● **RECORDS PROVIDED**
****************************************
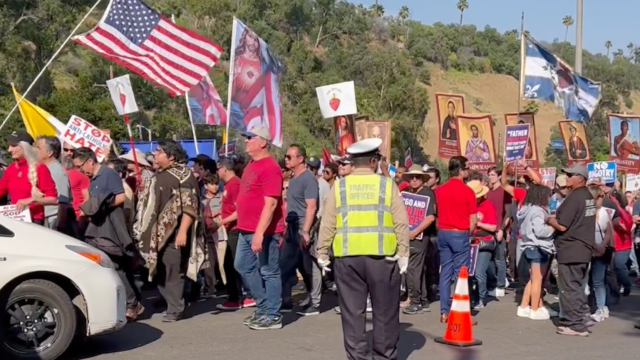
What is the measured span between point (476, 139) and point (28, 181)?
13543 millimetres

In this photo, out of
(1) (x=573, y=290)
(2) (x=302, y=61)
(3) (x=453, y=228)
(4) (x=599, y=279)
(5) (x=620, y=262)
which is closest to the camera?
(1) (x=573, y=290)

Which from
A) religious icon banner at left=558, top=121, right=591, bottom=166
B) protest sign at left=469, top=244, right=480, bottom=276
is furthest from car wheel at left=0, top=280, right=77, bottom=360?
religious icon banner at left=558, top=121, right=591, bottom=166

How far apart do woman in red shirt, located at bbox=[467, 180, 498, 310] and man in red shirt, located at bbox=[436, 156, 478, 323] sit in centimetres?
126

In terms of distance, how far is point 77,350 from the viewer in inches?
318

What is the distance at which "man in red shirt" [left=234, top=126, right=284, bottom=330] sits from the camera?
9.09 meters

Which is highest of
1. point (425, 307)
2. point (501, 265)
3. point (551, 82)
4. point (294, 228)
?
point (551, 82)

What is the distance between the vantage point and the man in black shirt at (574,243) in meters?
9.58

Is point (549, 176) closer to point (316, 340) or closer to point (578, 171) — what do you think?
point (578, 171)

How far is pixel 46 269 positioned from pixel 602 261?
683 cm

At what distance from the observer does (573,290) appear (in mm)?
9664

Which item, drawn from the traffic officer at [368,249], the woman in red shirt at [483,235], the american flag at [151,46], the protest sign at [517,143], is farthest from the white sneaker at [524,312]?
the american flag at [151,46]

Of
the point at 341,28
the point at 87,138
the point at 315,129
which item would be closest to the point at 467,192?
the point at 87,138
****************************************
● **WRITTEN INSTRUCTION**
Write out all the lines above again without the pictures, replacing each "protest sign" with "placard" and leaving everything else unchanged.

● **FINAL RESULT**
What is the measured span between point (476, 139) and point (28, 181)?
13543 millimetres

In this photo, out of
(1) (x=573, y=290)
(2) (x=302, y=61)
(3) (x=453, y=228)
(4) (x=599, y=279)
(5) (x=620, y=262)
which is closest to the camera?
(1) (x=573, y=290)

Which from
A) religious icon banner at left=558, top=121, right=591, bottom=166
B) placard at left=469, top=244, right=480, bottom=276
is furthest from car wheel at left=0, top=280, right=77, bottom=360?
religious icon banner at left=558, top=121, right=591, bottom=166

How far apart do woman in red shirt, located at bbox=[467, 180, 498, 310] and man in red shirt, located at bbox=[436, 156, 478, 323] sit in centimetres?
126

In terms of distance, how far is point 77,350 from the viewer in inches?
318

What is the distance at which "man in red shirt" [left=234, top=126, right=284, bottom=330] sits from the camera?
9.09 meters

Which is highest of
1. point (425, 307)
2. point (501, 265)
3. point (551, 82)
4. point (294, 228)
?
point (551, 82)

What is the distance between the vantage point and the man in black shirt at (574,243) in meters?
9.58

Is point (549, 176) closer to point (316, 340) or closer to point (578, 171) — what do you think?
point (578, 171)

How far is pixel 46 269 positioned from pixel 602 261?
683 cm

At what distance from the observer does (573,290) appear (in mm)?
9664

Which item, drawn from the traffic officer at [368,249], the woman in red shirt at [483,235], the american flag at [151,46], the placard at [517,143], is farthest from the white sneaker at [524,312]?
the american flag at [151,46]

Of
the point at 341,28
the point at 87,138
the point at 315,129
which item would be closest to the point at 467,192?
the point at 87,138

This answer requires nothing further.